In eastern Canada, the Global Innovation Exchange, in Waterloo, Ontario, is a $75 million, 215,000 square-foot state-of-the-art educational facility on the Wilfrid Laurier University campus that includes a 1,000-seat auditorium, nine lecture halls, computer labs and faculty offices. 65-year-old-family firm, Grassing Drywall and Acoustics Ltd. of Waterloo, won the interior contract for the building. It included two particularly interesting layout challenges: a central atrium with an undulating, multi-tiered serpentine, curved ceiling; and a 300-seat lecture hall with a multi-tiered floor under a multi-tiered 60-foot diameter inverted dome ceiling.

Last autumn, about the time that Grassing Drywall was fully engaged in the Global Innovation Exchange Project, Rob Grassing, a great-grandson of the founder, had read about the new Spectra Precision QML800 layout system. The system uses two intersecting lasers and claims to easily and speedily mark layout points even on complex shapes, such as ceiling arcs, circles and serpentine curves. This was precisely the kind of work the Global Innovation Exchange Building offered in abundance. He recommended trying the product to management, and the reply came back, “If you think it will work, go ahead and get it.” 
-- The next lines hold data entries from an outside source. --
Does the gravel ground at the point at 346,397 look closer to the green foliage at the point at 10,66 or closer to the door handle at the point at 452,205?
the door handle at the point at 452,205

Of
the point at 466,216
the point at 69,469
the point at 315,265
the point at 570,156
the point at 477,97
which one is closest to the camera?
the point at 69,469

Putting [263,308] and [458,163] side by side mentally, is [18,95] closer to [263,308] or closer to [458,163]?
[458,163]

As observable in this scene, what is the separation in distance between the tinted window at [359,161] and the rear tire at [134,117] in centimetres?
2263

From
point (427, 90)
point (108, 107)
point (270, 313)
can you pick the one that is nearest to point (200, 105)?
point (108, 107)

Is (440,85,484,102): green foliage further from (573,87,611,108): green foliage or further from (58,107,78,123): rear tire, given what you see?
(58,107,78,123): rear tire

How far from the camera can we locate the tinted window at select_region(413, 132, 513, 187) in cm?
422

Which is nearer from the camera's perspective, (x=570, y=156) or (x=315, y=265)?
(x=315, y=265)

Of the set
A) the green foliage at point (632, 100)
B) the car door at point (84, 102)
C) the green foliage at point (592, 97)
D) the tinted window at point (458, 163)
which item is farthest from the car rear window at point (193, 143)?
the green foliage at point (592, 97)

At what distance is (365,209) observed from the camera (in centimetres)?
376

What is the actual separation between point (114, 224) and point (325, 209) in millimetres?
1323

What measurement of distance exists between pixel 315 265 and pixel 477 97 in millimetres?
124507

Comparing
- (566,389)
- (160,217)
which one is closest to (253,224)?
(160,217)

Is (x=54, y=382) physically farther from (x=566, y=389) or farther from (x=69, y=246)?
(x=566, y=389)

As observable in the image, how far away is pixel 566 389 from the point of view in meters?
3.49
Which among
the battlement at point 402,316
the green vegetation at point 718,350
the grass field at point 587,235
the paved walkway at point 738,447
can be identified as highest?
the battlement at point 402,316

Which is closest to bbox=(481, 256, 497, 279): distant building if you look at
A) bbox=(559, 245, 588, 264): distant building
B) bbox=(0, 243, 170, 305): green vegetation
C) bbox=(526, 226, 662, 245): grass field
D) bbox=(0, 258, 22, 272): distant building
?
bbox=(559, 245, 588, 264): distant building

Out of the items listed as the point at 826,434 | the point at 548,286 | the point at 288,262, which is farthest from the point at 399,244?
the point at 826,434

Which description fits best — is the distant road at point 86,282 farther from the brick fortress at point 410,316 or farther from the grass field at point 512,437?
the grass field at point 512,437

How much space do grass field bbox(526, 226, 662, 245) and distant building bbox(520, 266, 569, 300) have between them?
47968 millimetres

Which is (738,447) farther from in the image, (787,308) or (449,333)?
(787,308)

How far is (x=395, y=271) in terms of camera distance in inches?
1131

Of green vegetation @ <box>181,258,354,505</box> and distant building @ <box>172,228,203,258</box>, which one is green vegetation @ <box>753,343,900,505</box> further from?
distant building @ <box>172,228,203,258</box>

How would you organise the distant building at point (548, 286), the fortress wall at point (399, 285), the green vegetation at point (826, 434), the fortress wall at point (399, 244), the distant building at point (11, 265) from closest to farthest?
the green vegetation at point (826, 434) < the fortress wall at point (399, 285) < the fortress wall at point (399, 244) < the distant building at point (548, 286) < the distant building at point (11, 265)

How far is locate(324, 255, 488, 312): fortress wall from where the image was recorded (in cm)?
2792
“We had just finished laying out the central atrium with a ceiling of multiple ten-tiered serpentine curving soffits. It had taken us 32 man-hours–two men, two days–using the conventional tape measuring methods we are very experienced and skilled in using,” says Grassing. He decided to verify the claims made for the QML800 by putting it to the same test to compare layout times.

“After about 30 minutes of training during which we loaded the architectural CAD file, we laid out the same curved ten-tier ceiling job with one man in only four hours–a savings of 28 man-hours,” says Grassing. “We achieved that speed even though we were permitting several co-workers to take turns with the unit to gain familiarity with the instrument.”
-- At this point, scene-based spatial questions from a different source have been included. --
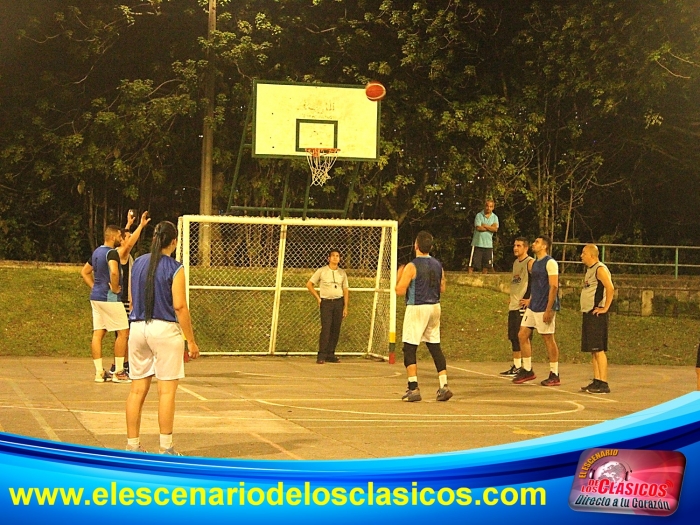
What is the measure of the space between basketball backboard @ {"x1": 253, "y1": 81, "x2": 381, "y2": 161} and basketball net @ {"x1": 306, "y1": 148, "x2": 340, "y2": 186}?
0.08 metres

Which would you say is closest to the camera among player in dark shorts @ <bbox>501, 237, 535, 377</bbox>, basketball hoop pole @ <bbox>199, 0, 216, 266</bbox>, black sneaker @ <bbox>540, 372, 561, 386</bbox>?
black sneaker @ <bbox>540, 372, 561, 386</bbox>

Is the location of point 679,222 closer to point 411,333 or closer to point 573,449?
point 411,333

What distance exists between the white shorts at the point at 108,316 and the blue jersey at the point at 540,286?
17.4ft

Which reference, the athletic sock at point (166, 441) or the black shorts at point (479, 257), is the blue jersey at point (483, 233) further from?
the athletic sock at point (166, 441)

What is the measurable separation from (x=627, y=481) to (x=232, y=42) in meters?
24.3

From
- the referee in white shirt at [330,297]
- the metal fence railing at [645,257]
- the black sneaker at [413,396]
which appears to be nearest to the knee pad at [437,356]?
the black sneaker at [413,396]

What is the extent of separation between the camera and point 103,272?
12.6 metres

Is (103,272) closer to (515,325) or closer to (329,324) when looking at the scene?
(329,324)

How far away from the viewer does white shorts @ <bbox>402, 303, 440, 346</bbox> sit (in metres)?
11.7

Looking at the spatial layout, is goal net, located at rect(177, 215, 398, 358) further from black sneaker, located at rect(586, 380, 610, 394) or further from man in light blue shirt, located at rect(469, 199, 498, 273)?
black sneaker, located at rect(586, 380, 610, 394)

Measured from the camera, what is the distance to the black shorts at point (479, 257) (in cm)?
2432

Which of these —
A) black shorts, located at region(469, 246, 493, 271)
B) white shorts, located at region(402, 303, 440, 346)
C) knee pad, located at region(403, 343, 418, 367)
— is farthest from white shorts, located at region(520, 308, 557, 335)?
black shorts, located at region(469, 246, 493, 271)

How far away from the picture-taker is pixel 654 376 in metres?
16.5

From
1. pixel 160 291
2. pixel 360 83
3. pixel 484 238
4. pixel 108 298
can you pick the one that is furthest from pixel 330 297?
pixel 360 83
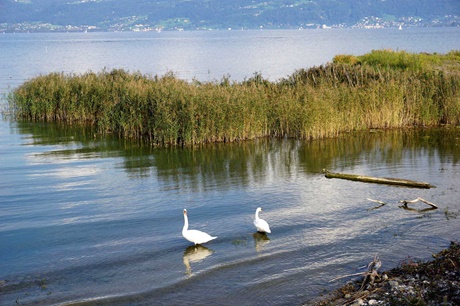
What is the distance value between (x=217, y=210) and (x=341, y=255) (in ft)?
17.5

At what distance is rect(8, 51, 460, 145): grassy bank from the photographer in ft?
98.2

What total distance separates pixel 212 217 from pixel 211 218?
10 cm

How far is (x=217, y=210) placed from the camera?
1975cm

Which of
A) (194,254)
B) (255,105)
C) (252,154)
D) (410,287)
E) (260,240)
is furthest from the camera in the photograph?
(255,105)

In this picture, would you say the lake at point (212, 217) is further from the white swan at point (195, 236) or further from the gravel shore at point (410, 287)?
the gravel shore at point (410, 287)

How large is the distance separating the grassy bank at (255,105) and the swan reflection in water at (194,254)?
1347cm

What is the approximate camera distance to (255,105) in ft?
99.3

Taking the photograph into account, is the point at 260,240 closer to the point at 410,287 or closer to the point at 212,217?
the point at 212,217

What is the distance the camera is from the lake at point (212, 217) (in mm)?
14070

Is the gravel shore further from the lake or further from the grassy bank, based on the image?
the grassy bank

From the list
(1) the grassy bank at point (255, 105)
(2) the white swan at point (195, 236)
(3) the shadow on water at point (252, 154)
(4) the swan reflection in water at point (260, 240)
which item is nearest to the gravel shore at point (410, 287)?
(4) the swan reflection in water at point (260, 240)

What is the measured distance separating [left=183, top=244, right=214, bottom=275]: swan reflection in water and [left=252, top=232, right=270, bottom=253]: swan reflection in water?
1.20 metres

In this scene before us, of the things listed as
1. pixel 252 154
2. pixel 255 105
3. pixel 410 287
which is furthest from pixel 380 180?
pixel 410 287

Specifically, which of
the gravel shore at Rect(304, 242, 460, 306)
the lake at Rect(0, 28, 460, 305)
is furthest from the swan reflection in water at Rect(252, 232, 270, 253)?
the gravel shore at Rect(304, 242, 460, 306)
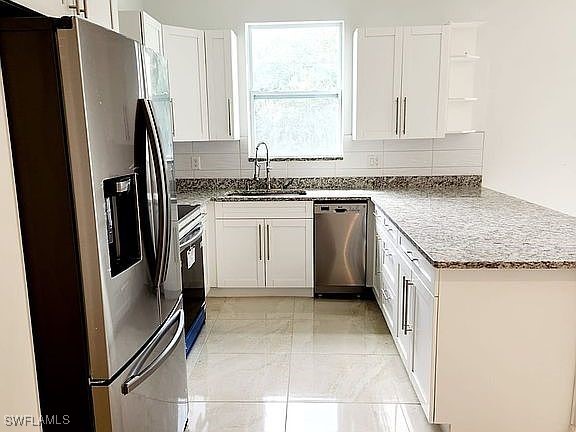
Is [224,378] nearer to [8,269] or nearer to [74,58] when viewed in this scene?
[8,269]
The two lasers of the QML800 system create a bright visible “X” directly on the point for easy, quick marking. The lasers are controlled by the mobile application running on an Android tablet that stores the point files. When a point is selected, the lasers position the “X” at that point in less than five seconds. For the approximately 1,600 square-foot atrium ceiling, more than 300 points were marked within the four-hour period. Because each point is laid out independently, compounding errors from one point to the other that can occur with tape measurements are eliminated.

Another particularly difficult challenge that Grassing faced in the Global Innovations Exchange building was a multi-tiered, 65-foot diameter, inverted dome ceiling over a multi-tiered cafeteria floor. “We were able to layout approximately 300 points for this ceiling within six hours,” says Grassing. Adding, “I don’t even know how we would have completed the job without the aid of the twin robotic lasers.”

Edmonton Oilers Arena

Across Canada in Edmonton, Alberta, Groupe Piché, a known force in the Canadian construction industry, mainly known for its specialized work in interior systems in institutional, commercial and industrial projects, is completing work on Rogers Place. In the heart of the downtown, Rogers Place is a 819,000 square-feet, seven-level arena with a ceiling height of 141-feet.

The arena, seating 20,000 for concerts and more than 18,000 for hockey, and surrounding corridors, with its curved walls and ceilings within an open seven-level, sports arena presented a difficult job for conventional measuring devices. Early in the project, Groupe Piché sought a new way to improve speed and job performance. An on-site demonstration convinced management that the laser system would make a difference.

Marc Boudreau, the on-site leader who has been on the project since June, operates the laser and supervises a crew that ranges from 100 to, at times, nearly 200. The engineering project coordinator, Ana Para, loads points into the QML800 from the CAD files provided by the architects. Boudreau, who has more than 20 years of experience in drywall construction, says that it’s the first job he’s ever used the laser system, and that he found it very easy to operate. “Everything in this building is curved with some of the radii reaching up eight stories from the middle of the ice which simply can’t be conventionally tape measured,” said Boudreau. He noted that the benchmark is in the center of the ice rink on a floor that hasn’t even been built yet–a particularly difficult situation for a conventional tape measurement. Yet with the benchmark for the project set in the center of the ice rink, the laser layout system is performing efficiently and flawlessly according to Boudreau.